Member of the Provincial Assembly of the Punjab
- In office 15 August 2018 – 14 January 2023
- Constituency: PP-124 Jhang-I

Personal details
- Born: 10 January 1988 (age 38) Jhang, Punjab, Pakistan
- Party: IPP (2025-present)
- Other political affiliations: PTI (2018-2023)

= Rai Taimoor Khan =

Pakistani politician

Rai Muhammad Taimoor Khan Bhatti is a Pakistani politician who was the Provincial Minister of Punjab for Youth Affairs, Sports, Archaeology and Tourism. He had been a member of the Provincial Assembly of the Punjab from August 2018 till January 2023. He became the youngest member of the provincial cabinet on 27 August 2018 when he was appointed the Provincial of Punjab for Youth Affairs and Sports Government of Punjab.

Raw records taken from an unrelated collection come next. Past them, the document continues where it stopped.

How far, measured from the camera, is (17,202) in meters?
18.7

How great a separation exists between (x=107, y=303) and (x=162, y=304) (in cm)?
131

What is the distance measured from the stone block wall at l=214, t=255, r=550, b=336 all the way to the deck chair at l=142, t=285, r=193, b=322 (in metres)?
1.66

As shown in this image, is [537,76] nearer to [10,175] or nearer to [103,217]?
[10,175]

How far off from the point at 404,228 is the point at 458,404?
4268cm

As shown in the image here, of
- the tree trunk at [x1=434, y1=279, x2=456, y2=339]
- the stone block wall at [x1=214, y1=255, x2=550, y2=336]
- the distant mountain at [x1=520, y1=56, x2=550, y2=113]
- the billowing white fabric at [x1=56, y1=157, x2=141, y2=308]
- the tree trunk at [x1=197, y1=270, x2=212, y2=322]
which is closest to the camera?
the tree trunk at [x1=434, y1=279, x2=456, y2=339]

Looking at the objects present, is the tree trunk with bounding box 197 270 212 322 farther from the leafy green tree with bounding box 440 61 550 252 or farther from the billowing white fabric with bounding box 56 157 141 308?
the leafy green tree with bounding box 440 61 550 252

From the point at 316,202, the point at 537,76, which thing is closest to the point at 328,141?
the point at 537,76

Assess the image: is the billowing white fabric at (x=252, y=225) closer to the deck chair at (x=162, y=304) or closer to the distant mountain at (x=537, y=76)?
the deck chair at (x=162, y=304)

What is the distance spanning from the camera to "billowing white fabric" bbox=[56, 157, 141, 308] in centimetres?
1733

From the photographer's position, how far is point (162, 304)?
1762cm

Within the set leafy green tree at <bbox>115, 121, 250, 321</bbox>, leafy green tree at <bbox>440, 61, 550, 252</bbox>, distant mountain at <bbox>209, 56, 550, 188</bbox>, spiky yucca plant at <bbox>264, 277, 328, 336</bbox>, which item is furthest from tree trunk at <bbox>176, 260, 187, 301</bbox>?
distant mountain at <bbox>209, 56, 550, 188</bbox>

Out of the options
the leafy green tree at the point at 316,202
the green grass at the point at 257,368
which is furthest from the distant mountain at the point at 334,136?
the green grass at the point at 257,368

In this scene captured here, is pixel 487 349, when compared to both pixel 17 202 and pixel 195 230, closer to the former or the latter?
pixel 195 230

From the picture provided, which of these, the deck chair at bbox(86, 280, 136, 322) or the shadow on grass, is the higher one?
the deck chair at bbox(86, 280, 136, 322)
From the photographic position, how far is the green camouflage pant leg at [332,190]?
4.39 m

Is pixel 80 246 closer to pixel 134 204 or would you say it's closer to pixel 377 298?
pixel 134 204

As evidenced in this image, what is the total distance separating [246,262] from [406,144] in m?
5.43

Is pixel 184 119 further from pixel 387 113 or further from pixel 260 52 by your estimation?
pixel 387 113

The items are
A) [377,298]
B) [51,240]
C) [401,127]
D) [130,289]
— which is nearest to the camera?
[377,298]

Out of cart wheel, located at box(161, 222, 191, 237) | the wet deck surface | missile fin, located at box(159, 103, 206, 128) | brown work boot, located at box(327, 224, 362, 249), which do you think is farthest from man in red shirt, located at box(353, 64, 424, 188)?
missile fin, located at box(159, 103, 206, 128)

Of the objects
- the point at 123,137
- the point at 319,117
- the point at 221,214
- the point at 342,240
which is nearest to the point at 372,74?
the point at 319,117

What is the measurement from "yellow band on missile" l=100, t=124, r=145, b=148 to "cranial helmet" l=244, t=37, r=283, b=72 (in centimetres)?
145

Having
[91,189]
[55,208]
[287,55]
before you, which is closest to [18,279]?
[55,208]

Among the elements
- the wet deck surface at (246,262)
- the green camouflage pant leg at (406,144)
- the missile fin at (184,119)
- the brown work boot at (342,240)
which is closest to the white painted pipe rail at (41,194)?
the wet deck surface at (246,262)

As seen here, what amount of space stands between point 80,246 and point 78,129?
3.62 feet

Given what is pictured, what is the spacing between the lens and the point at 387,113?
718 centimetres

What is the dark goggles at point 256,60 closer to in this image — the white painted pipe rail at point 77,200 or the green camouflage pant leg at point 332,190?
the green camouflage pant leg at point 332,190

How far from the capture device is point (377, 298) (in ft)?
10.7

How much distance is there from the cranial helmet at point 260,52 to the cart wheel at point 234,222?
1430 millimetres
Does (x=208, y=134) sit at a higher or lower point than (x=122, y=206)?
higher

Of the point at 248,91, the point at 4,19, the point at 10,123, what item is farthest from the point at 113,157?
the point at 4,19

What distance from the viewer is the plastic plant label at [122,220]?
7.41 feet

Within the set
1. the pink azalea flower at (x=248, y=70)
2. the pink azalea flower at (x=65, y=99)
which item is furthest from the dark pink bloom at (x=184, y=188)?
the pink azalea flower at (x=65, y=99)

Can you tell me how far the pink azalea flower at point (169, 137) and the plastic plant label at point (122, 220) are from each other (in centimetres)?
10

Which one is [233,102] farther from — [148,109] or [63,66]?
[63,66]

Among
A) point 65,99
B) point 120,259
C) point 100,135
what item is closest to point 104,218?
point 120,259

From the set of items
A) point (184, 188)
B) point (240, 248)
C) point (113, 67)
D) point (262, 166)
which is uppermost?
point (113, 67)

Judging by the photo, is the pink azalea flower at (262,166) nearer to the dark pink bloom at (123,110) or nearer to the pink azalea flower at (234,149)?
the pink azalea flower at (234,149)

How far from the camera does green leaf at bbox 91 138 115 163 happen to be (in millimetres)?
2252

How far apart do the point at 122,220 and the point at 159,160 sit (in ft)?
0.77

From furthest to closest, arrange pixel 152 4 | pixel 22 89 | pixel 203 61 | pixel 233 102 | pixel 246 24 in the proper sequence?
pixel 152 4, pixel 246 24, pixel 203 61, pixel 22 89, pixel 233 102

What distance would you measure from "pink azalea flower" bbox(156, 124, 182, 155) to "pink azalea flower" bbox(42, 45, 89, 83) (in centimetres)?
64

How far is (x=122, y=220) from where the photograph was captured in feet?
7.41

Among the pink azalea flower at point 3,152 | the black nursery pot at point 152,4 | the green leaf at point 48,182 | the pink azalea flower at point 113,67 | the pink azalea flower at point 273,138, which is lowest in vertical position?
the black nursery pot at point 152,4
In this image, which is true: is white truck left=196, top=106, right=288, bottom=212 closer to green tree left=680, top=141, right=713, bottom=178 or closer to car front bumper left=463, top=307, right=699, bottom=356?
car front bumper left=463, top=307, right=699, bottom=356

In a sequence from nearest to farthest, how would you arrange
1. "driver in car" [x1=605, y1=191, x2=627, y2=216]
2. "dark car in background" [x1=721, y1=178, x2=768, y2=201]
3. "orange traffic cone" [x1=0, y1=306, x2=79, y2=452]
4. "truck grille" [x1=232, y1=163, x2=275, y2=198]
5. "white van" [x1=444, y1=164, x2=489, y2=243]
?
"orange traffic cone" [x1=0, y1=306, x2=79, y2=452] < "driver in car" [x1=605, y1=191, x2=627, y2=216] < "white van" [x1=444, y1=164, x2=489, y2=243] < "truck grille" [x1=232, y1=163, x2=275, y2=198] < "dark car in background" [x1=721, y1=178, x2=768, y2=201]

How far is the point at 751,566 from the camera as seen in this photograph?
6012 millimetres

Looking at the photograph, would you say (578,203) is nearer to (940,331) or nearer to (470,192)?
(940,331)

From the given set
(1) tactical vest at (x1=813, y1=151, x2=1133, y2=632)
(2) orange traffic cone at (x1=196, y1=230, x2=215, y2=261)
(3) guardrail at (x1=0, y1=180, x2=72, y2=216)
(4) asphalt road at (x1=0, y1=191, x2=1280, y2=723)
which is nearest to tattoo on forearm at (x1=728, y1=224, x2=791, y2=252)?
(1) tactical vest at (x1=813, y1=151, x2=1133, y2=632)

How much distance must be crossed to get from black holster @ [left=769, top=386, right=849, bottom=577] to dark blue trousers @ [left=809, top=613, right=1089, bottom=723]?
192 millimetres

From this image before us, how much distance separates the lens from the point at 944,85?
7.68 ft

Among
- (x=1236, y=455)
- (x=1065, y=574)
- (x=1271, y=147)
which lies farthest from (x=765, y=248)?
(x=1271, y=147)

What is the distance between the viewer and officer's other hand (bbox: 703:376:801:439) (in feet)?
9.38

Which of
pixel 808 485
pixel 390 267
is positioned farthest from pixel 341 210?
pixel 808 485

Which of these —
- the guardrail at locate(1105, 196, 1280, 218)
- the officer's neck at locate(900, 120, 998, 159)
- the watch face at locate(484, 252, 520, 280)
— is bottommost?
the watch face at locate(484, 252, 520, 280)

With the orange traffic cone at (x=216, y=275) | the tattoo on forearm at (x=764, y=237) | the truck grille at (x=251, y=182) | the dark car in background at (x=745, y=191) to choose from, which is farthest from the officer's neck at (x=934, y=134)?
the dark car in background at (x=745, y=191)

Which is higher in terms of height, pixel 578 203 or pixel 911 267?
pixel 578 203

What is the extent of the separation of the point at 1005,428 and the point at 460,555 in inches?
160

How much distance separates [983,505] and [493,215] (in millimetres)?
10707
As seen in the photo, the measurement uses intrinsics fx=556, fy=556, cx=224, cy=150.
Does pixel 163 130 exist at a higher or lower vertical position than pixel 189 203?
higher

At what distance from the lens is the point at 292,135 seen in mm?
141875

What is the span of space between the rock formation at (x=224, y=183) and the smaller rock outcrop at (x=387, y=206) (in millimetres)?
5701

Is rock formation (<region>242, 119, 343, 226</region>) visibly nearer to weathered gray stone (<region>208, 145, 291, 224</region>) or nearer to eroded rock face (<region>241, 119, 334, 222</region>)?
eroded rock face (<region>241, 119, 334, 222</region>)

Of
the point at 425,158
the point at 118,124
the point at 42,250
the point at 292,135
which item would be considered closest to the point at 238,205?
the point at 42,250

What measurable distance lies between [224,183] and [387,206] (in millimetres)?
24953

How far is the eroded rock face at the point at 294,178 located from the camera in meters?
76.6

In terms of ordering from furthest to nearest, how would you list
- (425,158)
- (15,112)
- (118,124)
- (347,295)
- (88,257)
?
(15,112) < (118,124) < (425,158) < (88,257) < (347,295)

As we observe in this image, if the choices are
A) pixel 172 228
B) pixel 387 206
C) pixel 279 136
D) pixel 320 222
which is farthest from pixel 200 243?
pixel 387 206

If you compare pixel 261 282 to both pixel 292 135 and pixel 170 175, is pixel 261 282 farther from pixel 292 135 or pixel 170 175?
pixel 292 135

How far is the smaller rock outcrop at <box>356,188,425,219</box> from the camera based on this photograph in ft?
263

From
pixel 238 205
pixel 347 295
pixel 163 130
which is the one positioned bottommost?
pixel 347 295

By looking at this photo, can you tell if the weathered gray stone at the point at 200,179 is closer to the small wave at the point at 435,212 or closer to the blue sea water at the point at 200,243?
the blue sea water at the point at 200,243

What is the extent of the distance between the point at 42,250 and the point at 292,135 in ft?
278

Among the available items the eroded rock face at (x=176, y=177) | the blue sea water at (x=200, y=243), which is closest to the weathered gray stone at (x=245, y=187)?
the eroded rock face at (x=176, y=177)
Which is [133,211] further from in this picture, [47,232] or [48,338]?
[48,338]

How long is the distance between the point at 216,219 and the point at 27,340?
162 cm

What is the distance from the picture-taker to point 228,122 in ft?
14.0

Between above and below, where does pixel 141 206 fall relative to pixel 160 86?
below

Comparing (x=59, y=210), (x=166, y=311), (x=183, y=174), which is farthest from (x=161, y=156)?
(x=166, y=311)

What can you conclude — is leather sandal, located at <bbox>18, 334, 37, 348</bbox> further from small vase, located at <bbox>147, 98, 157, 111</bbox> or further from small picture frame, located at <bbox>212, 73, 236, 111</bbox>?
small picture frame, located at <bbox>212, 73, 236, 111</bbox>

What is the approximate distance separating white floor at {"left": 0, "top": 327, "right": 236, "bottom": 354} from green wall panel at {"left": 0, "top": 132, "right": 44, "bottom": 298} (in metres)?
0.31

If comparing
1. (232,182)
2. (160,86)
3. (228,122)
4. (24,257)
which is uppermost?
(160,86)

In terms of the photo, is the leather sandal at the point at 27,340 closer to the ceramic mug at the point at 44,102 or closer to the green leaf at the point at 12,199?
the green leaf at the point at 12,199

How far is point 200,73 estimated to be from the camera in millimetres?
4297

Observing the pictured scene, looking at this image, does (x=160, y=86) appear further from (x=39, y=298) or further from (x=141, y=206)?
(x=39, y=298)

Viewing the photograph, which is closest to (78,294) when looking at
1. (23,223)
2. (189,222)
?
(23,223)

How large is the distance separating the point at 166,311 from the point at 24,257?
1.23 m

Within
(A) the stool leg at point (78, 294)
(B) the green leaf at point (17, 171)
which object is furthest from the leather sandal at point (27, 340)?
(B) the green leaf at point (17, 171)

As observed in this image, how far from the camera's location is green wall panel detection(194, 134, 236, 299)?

On 19 July 2019 he was given the additional ministerial portfolio of Tourism.

== Early life and education ==
He was born on 10 January 1988 in Jhang, Punjab into a Punjabi Bhatti family to Liaqat Hayat Khan, who served Nazim District Council Jhang for two terms during 2001-08.

He graduated in 2008 from Bahauddin Zakariya University, Multan.

==Political career==

He was elected to the Provincial Assembly of the Punjab as an independent candidate from Constituency PP-124 (Jhang-I) in the 2018 Pakistani general election.

He joined Pakistan Tehreek-e-Insaf (PTI) following his election.

On 27 August 2018, he was inducted into the provincial Punjab cabinet of Chief Minister Sardar Usman Buzdar and was appointed Provincial Minister of Punjab for Youth Affairs and Sports.

On 19 July 2019 he was given additional ministerial Portfolio of Provincial Minister of Punjab for Tourism. He contested General Election 2024 as an independent candidate but lost the seat to Ghulam Ahmed Gaddi. He received 35,483 votes.